A recent country song by Toby Keith had these words as the chorus:

“I’m not as good as I once was

But I’m as good, once, as I ever was.”

The singer spins a ballad about the bar fights he used to win, the women he loved and the way he used be able to drink all night without remorse the next day. As he ages, he realizes that those days are in the past. However, he also knows that, if need be, he could do it all one more time if he had to.

Not that a moderator can be compared to a hard drinking, hard loving, bar fighting cowboy, but there are elements of a moderator’s life that echo some of those sentiments!

Just the way the sun comes up every morning and the new day provides fresh opportunities to rise to challenges, overcome obstacles, and be a contribution, so does what happens after a moderator says “Hi, my name is _______and today’s topic of discussion is about __________.”   At that point it is a new game, with new players, and a fresh ball. How the game goes is totally up to the moderator.
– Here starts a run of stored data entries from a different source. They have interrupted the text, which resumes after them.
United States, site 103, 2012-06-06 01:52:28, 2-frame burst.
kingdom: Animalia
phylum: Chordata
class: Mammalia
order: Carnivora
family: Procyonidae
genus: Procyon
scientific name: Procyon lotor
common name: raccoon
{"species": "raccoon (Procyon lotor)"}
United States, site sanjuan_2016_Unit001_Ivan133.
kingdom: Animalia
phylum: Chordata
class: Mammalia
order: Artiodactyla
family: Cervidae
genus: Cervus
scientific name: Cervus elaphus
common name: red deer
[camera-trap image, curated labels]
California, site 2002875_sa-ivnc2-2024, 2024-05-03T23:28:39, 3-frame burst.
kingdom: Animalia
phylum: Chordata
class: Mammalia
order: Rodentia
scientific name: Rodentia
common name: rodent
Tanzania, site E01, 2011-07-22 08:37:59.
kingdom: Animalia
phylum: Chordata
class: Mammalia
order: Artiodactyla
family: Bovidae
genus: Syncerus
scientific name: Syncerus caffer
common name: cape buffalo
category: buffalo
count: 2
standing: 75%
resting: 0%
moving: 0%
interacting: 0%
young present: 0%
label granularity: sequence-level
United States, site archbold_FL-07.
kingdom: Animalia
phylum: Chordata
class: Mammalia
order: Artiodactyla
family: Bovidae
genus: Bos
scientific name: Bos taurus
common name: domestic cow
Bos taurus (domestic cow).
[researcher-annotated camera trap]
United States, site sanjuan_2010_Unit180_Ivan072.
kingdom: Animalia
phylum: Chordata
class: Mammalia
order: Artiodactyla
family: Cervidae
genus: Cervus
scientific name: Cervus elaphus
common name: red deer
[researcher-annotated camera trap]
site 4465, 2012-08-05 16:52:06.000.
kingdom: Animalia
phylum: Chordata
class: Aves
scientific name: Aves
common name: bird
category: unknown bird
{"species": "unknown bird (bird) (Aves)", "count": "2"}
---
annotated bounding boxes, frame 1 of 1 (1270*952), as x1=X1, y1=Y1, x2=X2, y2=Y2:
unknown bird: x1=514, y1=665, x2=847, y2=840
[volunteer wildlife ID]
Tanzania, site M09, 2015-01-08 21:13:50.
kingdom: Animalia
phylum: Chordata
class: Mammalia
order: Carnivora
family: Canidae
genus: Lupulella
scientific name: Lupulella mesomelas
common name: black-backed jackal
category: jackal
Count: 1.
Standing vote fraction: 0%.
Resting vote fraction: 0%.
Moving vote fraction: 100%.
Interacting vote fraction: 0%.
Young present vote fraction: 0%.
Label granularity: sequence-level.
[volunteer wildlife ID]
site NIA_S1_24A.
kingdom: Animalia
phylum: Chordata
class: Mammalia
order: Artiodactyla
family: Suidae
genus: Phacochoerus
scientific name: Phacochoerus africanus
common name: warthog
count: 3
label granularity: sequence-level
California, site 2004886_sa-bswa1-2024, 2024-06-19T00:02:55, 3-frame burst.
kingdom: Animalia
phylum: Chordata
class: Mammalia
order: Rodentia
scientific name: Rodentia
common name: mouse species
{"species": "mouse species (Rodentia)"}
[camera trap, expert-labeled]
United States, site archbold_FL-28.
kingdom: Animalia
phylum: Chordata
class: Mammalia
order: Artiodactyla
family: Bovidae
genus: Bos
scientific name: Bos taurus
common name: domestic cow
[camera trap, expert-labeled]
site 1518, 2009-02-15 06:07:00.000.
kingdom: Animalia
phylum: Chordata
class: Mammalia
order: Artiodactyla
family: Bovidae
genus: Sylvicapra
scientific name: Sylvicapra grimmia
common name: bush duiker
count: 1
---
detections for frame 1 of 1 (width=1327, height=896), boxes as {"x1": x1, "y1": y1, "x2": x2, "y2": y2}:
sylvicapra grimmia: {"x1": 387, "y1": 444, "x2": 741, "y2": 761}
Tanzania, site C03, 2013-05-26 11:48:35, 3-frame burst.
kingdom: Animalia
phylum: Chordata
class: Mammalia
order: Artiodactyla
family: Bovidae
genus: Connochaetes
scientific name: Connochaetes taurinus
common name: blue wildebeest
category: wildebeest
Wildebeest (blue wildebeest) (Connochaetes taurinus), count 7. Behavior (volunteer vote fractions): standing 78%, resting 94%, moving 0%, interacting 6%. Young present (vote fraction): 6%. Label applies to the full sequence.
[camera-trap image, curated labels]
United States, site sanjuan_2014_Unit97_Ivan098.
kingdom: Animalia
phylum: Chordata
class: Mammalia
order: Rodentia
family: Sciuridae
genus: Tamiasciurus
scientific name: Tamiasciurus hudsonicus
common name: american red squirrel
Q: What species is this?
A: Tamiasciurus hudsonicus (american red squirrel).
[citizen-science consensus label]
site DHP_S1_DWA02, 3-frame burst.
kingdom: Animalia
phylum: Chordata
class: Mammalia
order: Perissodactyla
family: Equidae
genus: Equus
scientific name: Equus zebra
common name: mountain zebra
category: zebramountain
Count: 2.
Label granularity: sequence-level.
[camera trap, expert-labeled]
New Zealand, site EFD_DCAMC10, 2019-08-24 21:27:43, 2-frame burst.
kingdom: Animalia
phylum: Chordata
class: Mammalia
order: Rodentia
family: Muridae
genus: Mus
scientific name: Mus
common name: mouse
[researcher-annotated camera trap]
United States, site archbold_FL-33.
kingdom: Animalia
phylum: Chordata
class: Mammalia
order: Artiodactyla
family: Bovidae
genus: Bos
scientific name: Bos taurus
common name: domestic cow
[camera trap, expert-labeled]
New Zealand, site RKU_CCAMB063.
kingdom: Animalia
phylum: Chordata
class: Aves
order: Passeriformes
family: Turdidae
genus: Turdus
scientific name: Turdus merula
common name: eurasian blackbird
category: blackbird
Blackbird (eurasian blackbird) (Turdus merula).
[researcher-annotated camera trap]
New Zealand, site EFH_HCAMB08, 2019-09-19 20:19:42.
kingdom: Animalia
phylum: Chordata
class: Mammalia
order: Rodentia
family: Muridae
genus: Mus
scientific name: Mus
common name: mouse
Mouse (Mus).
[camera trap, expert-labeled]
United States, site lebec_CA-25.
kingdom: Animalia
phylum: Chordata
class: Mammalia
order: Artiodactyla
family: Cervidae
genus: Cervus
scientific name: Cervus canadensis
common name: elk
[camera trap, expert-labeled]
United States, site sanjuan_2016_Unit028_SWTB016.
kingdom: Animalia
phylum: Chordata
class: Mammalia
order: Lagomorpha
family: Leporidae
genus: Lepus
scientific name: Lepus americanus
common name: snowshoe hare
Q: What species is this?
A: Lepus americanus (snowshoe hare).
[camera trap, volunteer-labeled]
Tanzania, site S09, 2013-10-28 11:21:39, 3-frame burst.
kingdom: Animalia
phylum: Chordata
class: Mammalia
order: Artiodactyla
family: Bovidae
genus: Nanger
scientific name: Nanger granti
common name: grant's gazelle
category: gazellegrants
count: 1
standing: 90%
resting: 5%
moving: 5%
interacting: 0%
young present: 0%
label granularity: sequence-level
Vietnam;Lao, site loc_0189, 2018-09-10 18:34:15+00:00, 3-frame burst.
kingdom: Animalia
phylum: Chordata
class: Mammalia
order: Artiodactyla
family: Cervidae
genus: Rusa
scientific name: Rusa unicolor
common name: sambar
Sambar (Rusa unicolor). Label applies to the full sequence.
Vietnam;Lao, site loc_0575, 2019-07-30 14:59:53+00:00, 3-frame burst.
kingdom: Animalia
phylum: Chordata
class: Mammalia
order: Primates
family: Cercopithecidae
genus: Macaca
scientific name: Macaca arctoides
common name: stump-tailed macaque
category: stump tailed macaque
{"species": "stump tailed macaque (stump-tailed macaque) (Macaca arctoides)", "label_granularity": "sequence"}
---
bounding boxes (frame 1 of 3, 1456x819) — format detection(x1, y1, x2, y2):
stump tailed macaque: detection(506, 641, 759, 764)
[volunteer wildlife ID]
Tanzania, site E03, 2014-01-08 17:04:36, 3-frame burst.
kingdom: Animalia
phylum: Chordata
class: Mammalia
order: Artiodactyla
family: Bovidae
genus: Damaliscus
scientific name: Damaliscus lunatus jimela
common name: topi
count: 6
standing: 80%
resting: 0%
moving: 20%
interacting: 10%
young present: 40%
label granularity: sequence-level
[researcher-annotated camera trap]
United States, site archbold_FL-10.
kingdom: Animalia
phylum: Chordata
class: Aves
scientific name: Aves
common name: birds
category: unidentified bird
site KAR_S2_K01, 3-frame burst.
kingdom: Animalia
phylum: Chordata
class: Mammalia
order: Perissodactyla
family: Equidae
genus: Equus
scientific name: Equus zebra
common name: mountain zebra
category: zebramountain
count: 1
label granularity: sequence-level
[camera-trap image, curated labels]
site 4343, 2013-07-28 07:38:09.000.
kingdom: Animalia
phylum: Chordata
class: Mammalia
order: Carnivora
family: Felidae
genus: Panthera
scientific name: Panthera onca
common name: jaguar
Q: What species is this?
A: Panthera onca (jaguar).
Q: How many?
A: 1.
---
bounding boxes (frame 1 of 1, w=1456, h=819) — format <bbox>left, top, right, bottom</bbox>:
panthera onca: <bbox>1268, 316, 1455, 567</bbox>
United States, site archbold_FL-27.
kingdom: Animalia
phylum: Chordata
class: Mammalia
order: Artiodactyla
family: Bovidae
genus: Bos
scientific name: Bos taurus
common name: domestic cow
How do Master Moderators make the new game a winning game for themselves, for their clients, and for respondents? RIVA believes that the elements that contribute to a three-way win live in these principles:

  • Stellar clarity on the study purpose – what is this research supposed to find out?
  • Logical guide that flows from general to specific
  • Short questions that can be easily answered
  • Honoring the 2/3rds rule – not moving on with discussion topic until at least 2/3rds of respondents have provided insights / answers
  • Variety of probes to keep the conversation lively and to move to more “below top-of-mind” answers
  • Activities and interventions [short ones] that move away from the boring “I ask – you answer” model of group discussion
  • Keeping the conversation focused and on purpose – managing not only content but process as well

Along with the principles outlined above there is an expectation that a Master Moderator will also create rapport with ease, move the conversation along by deflecting tangents and keep respondents so engaged they forget the mirror and their filters “blurting” out insights in a quest to be heard and acknowledged.

Respondents who feel like ‘research partners’ in the group discussion typically offer more than those who feel grilled and drilled by invasive questions and robotic moderators.

In September of 2012, RIVA is hosting a two-day conference “The RIVA Revue” providing an opportunity for participants from all walks of the research community: in house and freelance moderators, buyers of qualitative services, teachers of market research, et al, to join together to polish their skills through workshops and presentations from Master Moderators.

One showcase event at this conference is a Panel of Clients from Fortune 500 companies who buy the services of qualitative researchers. They have some clear examples related to how “staying present” with the project and the researcher is more useful than holding on to past histories. For more information about that workshop and the conference in general, log on to http://www.rivainc.com/events/riva-revue.php

Some final elements to remember about being a good researcher in your next project:

  1.  You can always do better than in the past
  2.  You have a new opportunity to demonstrate “mastery”
  3.  Serve this client’s needs in this moment – truly being present and of service at this point in time and more opportunities will present themselves to do it again.